Fundamentally, if they think their users want this enough (for it to be profitable), they should be willing to give their customers what they want. Seems reasonably compatible with Apple’s business, for example.

yreg · on July 23, 2023

I really hope Apple doesn't mess this up and includes a solid on device LLM in iOS in the near future.

They have amazing chips, but Siri has been a subpar assistent since forever. Now is the time to redeem her.

gnicholas · on July 23, 2023

I'd love to have my iPhone communicate with a Mac Studio at my house, for the heavy lifting. I realize this would be slower than having on-device processing, but it would be much better for battery life. And although I trust Apple's privacy more than Google/FB, I'd still rather keep my AI interactions separate from anyone's cloud.

smoldesu · on July 23, 2023

You might be pleased to hear that nothing really stops you from doing this today. If you ran Serge[0] on a Mac with Tailscale, you could hack together a decently-accelerated Llama chatbot.

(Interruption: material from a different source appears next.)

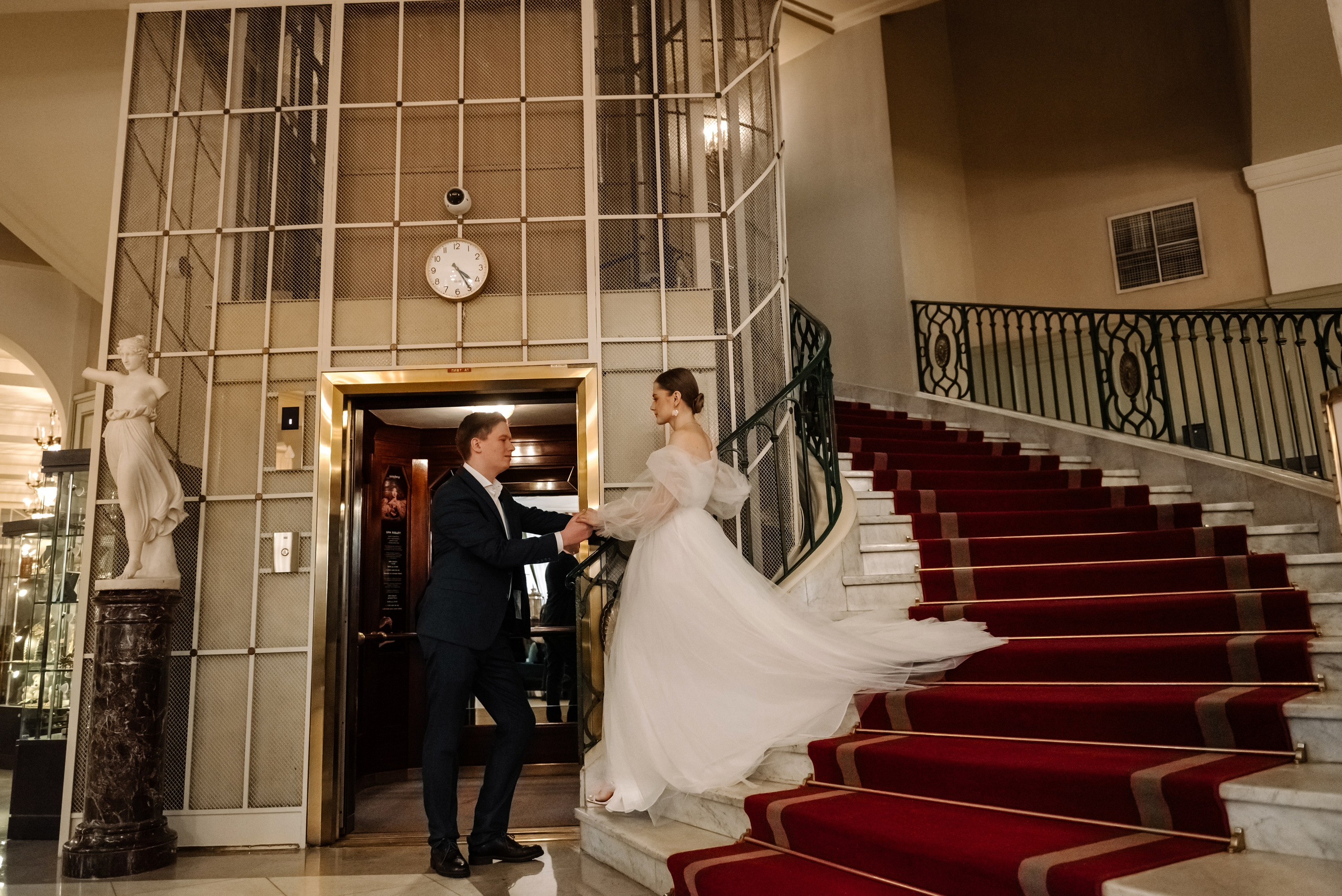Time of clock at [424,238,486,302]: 4:24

[0] https://github.com/serge-chat/serge

gnicholas · on July 23, 2023

I'm not technical enough to be able to hack this together, but I do hope that enough other people have the same itch, and are able to scratch it!

bob-09 · on July 23, 2023

I’d love to see both options and a seamless transition between them. An option tuned for home use that utilizes the processing power of home devices and local networks, and an option tuned for on-the-go use utilizing the iPhone/iPad processors and mobile networks.

jayd16 · on July 23, 2023

> it would be much better for battery life.

I wonder what the numbers actually are for local compute on custom hardware compared to firing up the wifi antennae to make the remote request.

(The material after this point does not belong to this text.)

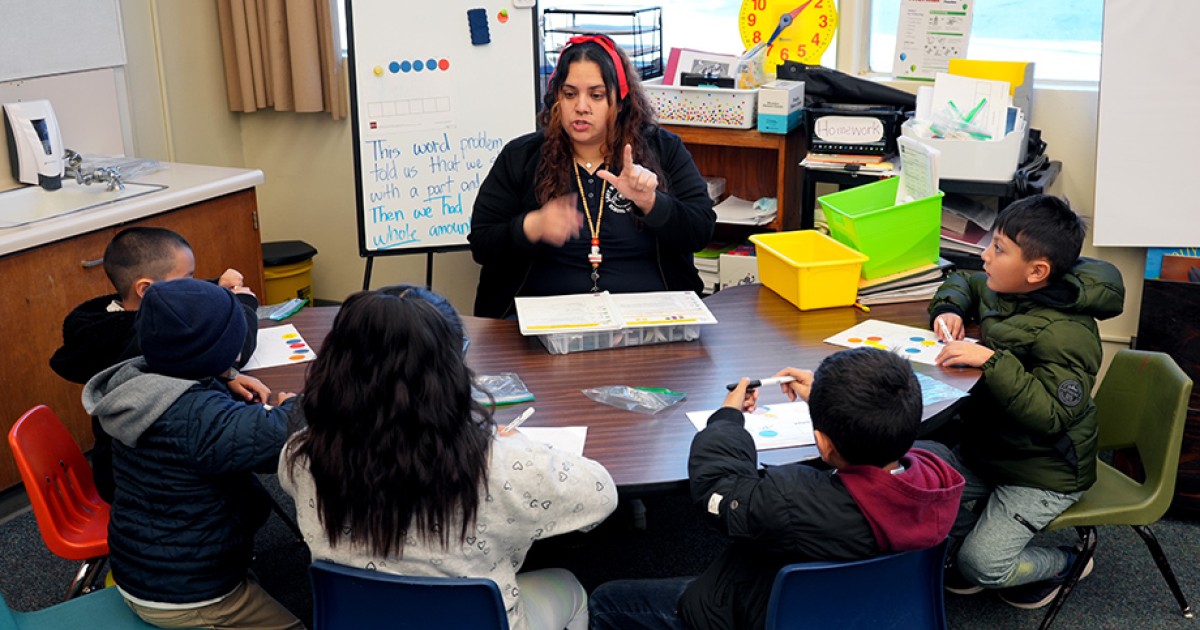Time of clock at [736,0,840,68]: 7:08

gnicholas · on July 23, 2023

Yeah I have wondered about this. But seeing how an LLM hammers my M2 MBA CPU for many seconds per request, I’m guessing this would have a significant impact on a smartphone battery.

gcr · on July 24, 2023

ANE power usage for always-on Hey Siri wake word detection is impressively low. The language models we have are orders of magnitude way too big, but they won’t be for long. I think we’ll be surprised.

For comparison, a quantized mobilenetv2 takes 3.7MB disk space to solve the same image understanding task as the old VGG Caffe models which take 550MB. We’ve come a long way in six years.

circuit10 · on July 23, 2023

Good language models are NOT easy to run, so I’d imagine local compute would take many orders of magnitude more power

asadm · on July 23, 2023

They are adding their first LLM in iOS 17's keyboard.

gnicholas · on July 23, 2023

This will be great. Hopefully it will be able to figure out that it should capitalize my last name, which is on my Contact card, and that of a dozen of my relatives. When I went to the Apple Store, they told me that I could either add a custom autocorrect to my library, or reset all settings. They did admit this was some sort of bug, and that it would be massive overkill to reset all settings (lose all wifi passwords, etc.).

coder543 · on July 23, 2023

> or reset all settings

> that it would be massive overkill to reset all settings (lose all wifi passwords, etc.).

I don't think that's what anyone was recommending...

Settings -> General -> Transfer or Reset iPhone -> Reset -> Reset Keyboard Dictionary is almost certainly what they were recommending.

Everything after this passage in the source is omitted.